→ **MATERIAL FOR THIS EXERCISE**:
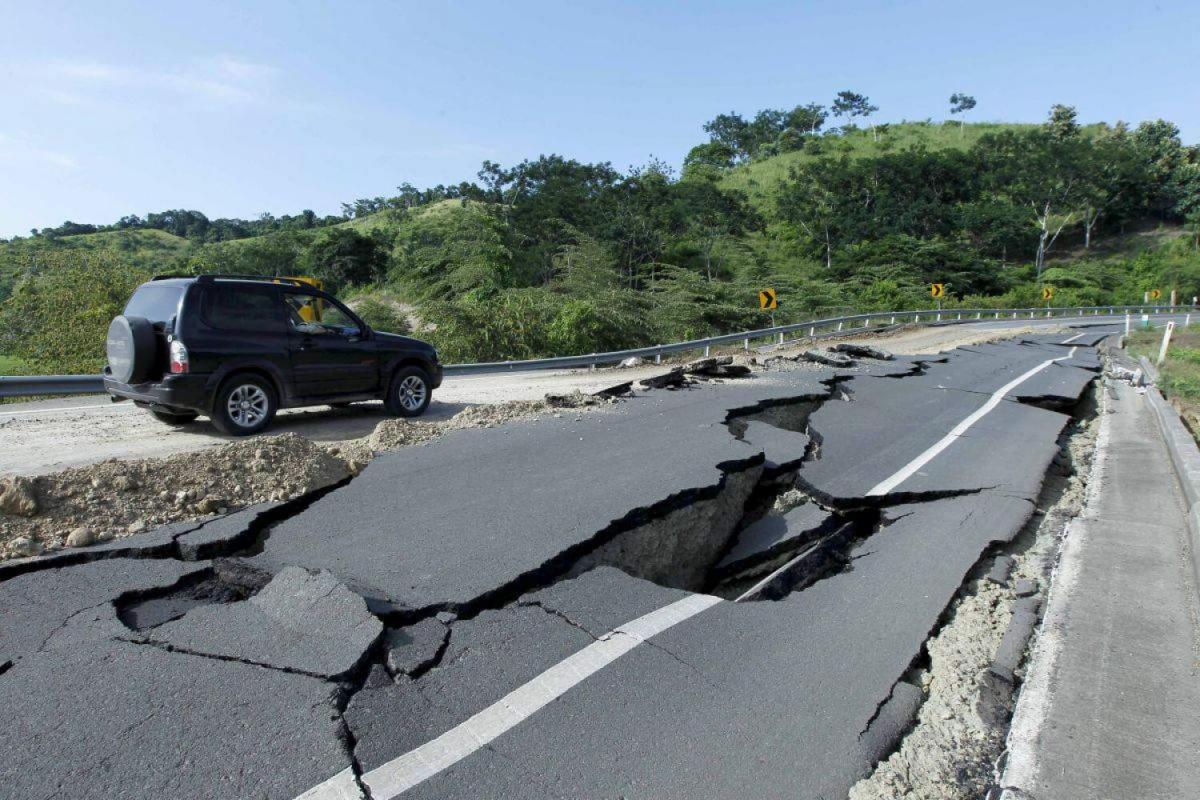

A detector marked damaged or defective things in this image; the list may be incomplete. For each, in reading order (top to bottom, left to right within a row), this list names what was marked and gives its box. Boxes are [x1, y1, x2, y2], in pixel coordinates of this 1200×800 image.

broken asphalt slab [134, 566, 381, 681]
cracked asphalt road [0, 326, 1108, 800]
large crack in road [0, 326, 1113, 800]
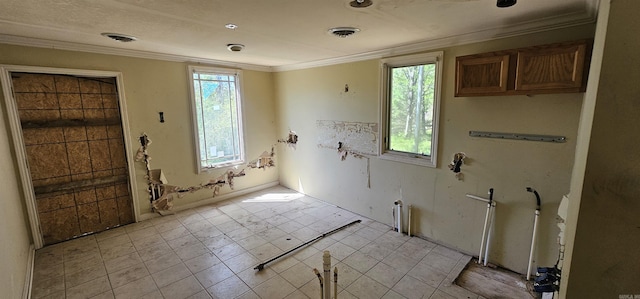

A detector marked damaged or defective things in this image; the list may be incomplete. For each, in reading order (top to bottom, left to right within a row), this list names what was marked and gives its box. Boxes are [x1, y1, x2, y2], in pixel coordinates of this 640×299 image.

drywall damage [136, 132, 278, 214]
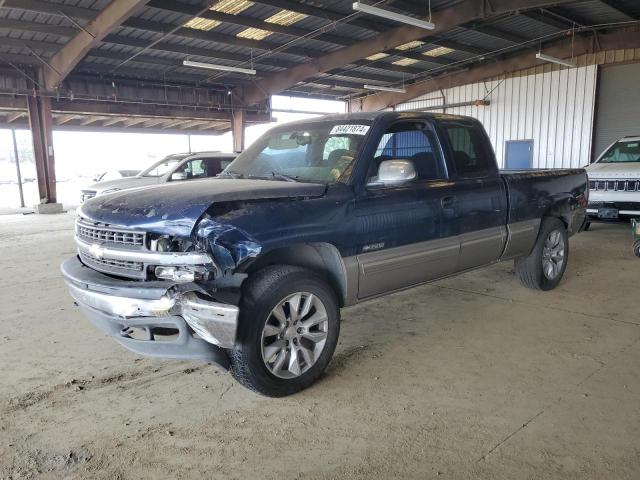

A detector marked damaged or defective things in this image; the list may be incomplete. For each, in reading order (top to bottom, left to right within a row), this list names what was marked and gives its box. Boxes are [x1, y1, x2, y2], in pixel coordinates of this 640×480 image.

crushed hood [80, 177, 328, 235]
damaged chevrolet silverado [62, 111, 588, 394]
crushed hood [584, 161, 640, 178]
crumpled front bumper [62, 256, 240, 370]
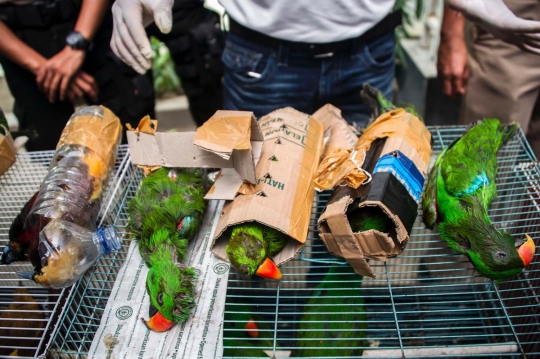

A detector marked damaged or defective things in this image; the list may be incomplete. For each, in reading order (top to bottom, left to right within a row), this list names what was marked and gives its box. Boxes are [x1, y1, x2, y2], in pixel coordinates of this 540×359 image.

torn cardboard flap [0, 127, 16, 178]
torn cardboard flap [126, 111, 262, 187]
torn cardboard flap [211, 107, 322, 268]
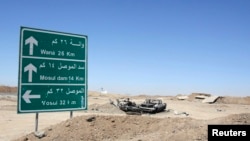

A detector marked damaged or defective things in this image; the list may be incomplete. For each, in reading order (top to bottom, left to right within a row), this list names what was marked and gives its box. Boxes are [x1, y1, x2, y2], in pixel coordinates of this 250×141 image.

burned car wreckage [116, 98, 167, 114]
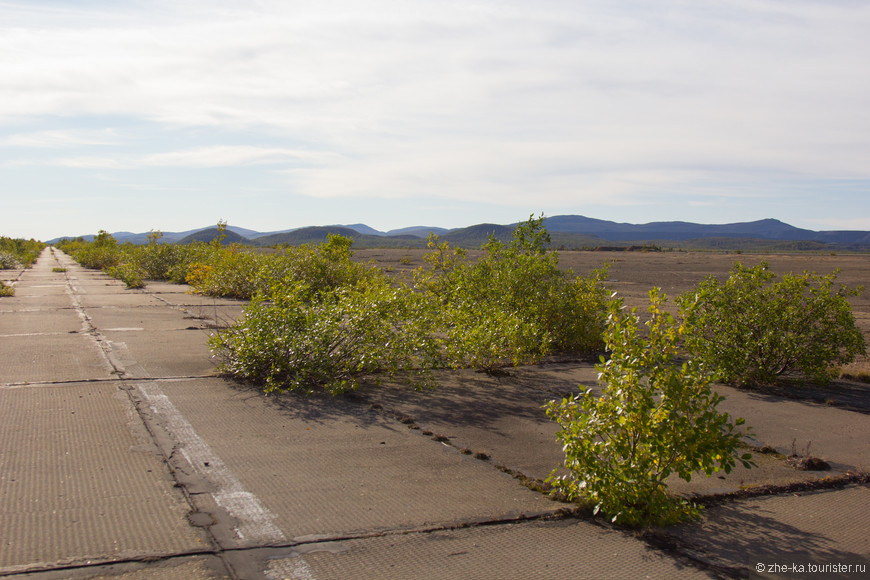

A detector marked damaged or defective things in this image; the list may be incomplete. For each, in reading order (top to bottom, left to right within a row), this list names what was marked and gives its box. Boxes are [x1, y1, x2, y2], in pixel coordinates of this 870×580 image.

cracked concrete runway [0, 247, 868, 576]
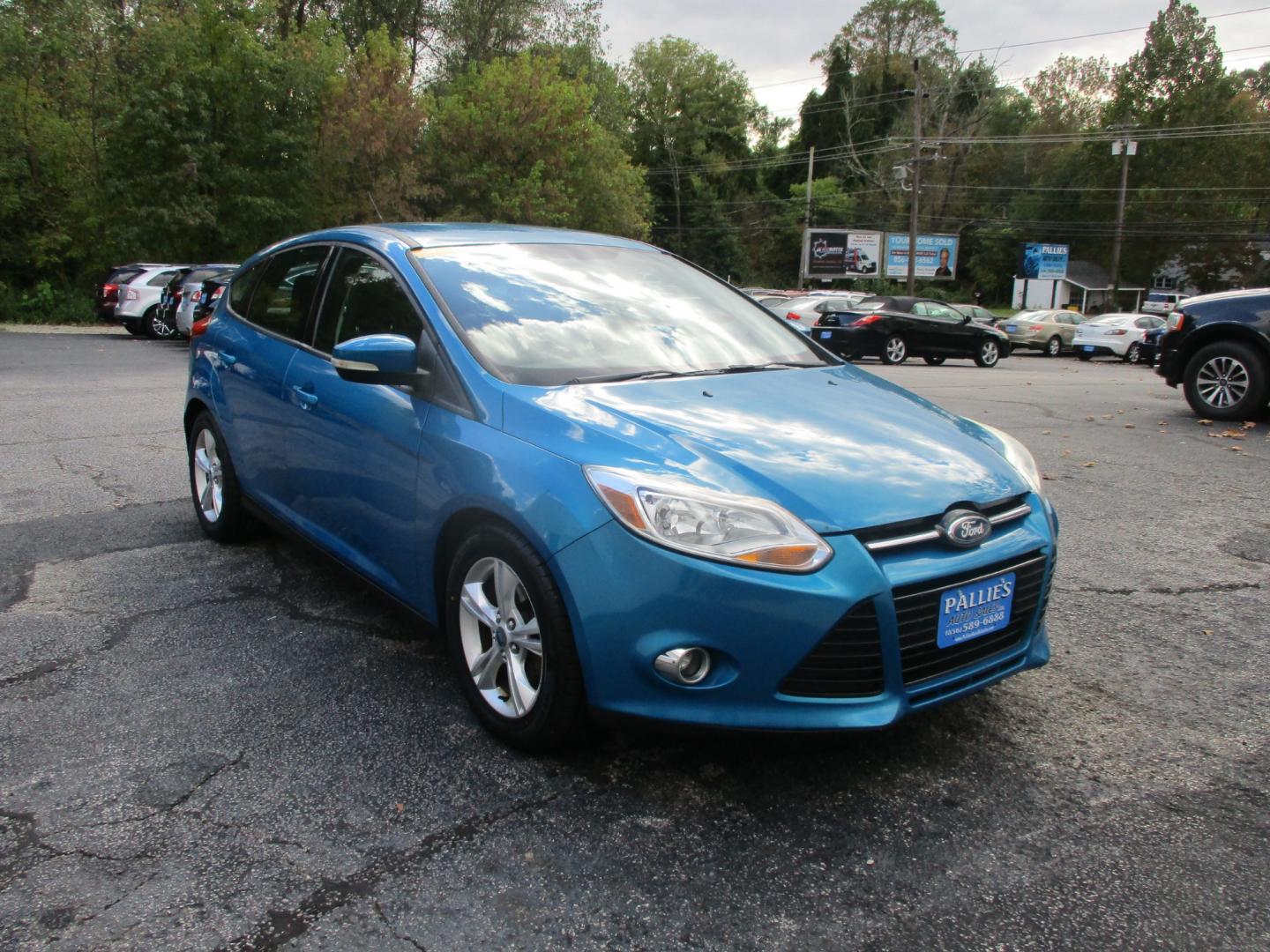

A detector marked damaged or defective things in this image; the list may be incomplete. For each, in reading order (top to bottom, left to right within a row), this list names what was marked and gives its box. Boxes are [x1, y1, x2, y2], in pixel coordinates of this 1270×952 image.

cracked asphalt [0, 331, 1263, 945]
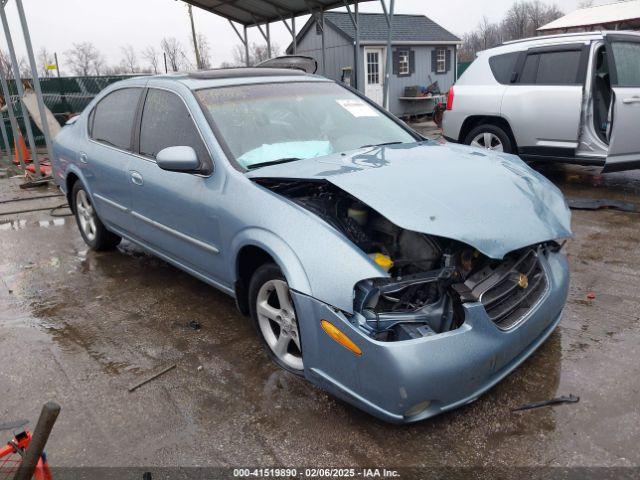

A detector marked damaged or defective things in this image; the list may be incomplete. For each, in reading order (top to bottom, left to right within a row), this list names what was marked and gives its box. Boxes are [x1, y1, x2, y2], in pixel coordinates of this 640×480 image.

damaged light blue sedan [51, 68, 568, 424]
crumpled hood [248, 141, 572, 258]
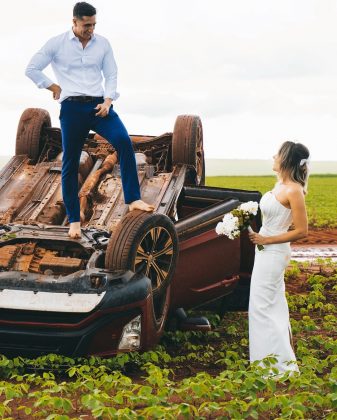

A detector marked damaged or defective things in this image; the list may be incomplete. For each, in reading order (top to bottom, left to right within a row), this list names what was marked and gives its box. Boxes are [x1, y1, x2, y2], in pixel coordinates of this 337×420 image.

rusty car chassis [0, 109, 260, 358]
overturned car [0, 107, 262, 354]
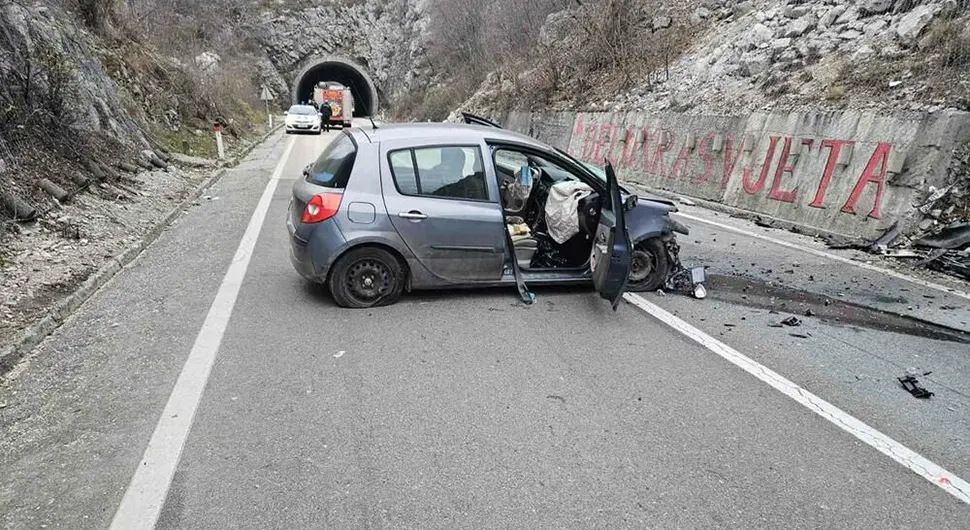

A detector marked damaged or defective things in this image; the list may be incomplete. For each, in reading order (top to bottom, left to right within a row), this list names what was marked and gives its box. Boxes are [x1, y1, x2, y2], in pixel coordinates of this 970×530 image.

damaged grey hatchback [288, 117, 688, 308]
deployed airbag [540, 179, 592, 241]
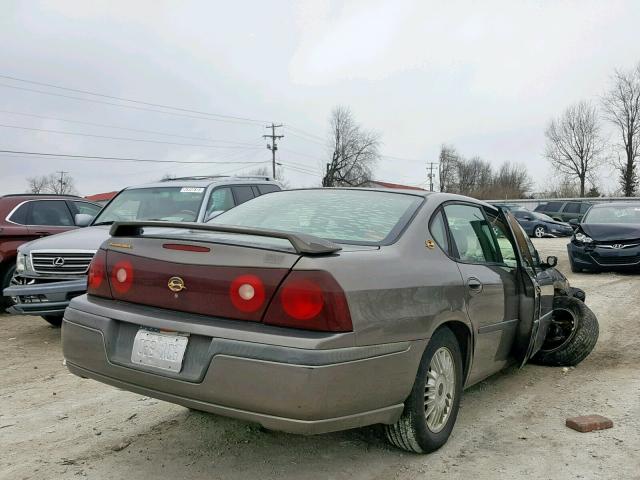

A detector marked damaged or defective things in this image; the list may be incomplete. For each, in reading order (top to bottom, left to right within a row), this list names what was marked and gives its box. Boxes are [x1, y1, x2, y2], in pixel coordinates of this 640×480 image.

detached tire [382, 326, 462, 454]
detached tire [532, 294, 596, 366]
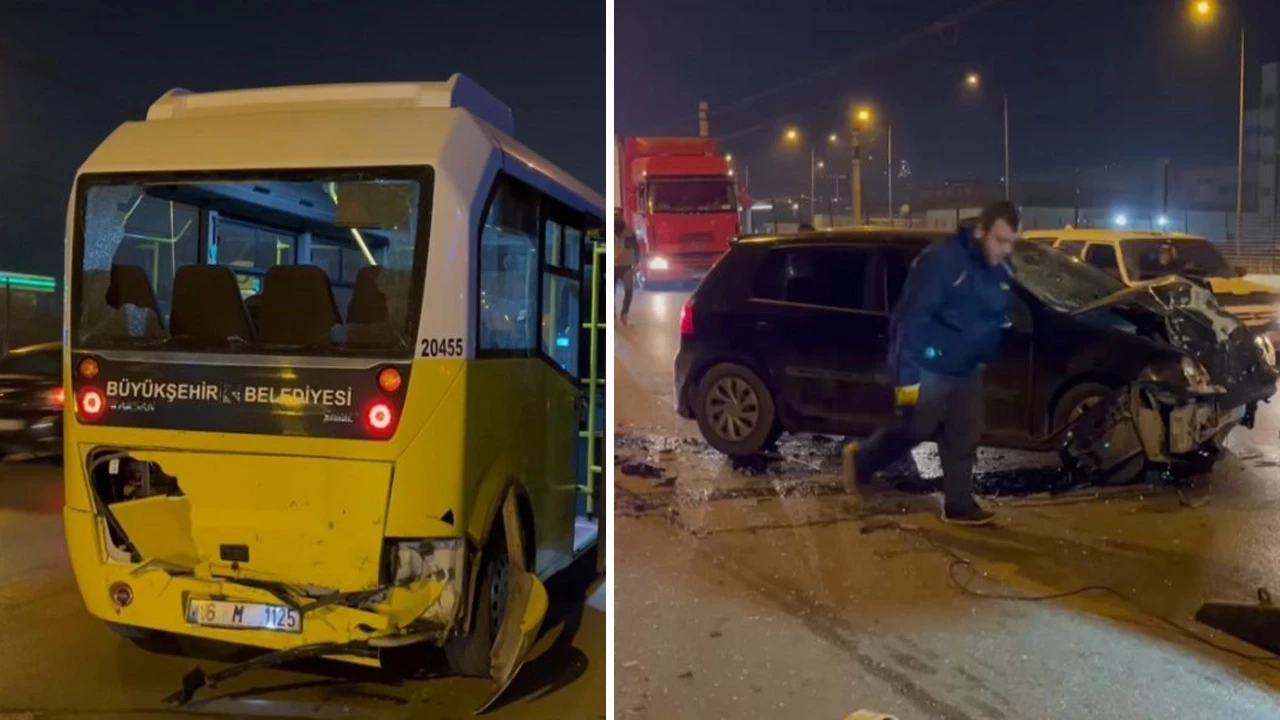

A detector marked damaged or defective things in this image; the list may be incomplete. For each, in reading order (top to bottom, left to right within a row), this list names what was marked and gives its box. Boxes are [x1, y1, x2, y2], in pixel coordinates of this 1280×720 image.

shattered rear windshield [1008, 240, 1121, 311]
car's damaged front end [1064, 280, 1274, 476]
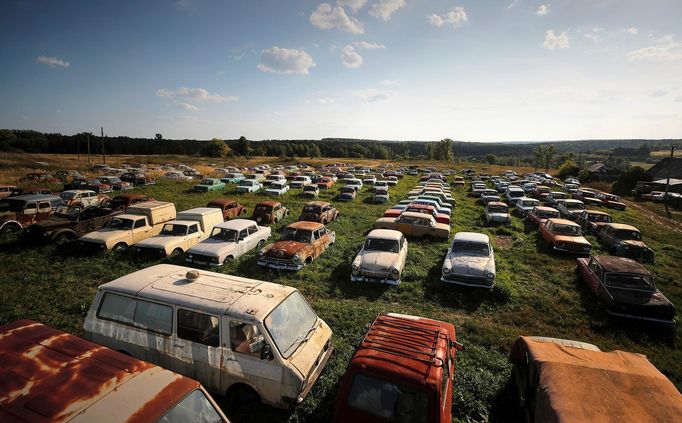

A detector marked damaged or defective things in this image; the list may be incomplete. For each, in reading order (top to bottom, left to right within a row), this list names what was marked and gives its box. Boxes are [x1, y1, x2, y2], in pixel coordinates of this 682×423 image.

dilapidated vehicle [258, 220, 334, 270]
rusty abandoned van [0, 322, 228, 420]
rusted metal body [0, 320, 228, 422]
dilapidated vehicle [0, 322, 230, 423]
rusted metal body [83, 264, 334, 410]
rusty abandoned van [83, 266, 334, 410]
dilapidated vehicle [83, 266, 334, 410]
rusted metal body [334, 314, 460, 422]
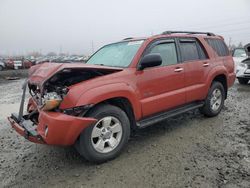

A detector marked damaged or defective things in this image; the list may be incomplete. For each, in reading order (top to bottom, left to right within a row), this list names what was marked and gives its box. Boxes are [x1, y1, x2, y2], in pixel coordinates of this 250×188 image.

crumpled hood [28, 63, 123, 86]
damaged front end [7, 64, 121, 145]
detached bumper piece [8, 113, 44, 144]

→ **WHAT IS BEING ASKED**:
Find the line that has "this 682×423 image." in the listing, then retype it and each later line up to the last, exactly. Leave pictures out.

→ **FINAL ANSWER**:
A detector marked damaged or defective things in this image; the list may be incomplete. For each, in reading order (top to bottom, left to right within a row), this list names what was marked and gives its box. Boxes are [x1, y1, x2, y2], in pixel coordinates of this 682×423 image.

dilapidated vehicle [258, 220, 334, 270]
rusty abandoned van [0, 322, 228, 420]
rusted metal body [0, 320, 228, 422]
dilapidated vehicle [0, 322, 230, 423]
rusted metal body [83, 264, 334, 410]
rusty abandoned van [83, 266, 334, 410]
dilapidated vehicle [83, 266, 334, 410]
rusted metal body [334, 314, 460, 422]

A detector marked damaged or defective things in this image; the list may be incomplete. For each, in reading order (top to bottom, left to right within a row), this list names what was marked and gives its box. Boxes are [x1, y1, x2, y2], in pixel coordinates of this 250×188 image.

crumpled hood [28, 63, 123, 86]
damaged front end [7, 64, 121, 145]
detached bumper piece [8, 113, 44, 144]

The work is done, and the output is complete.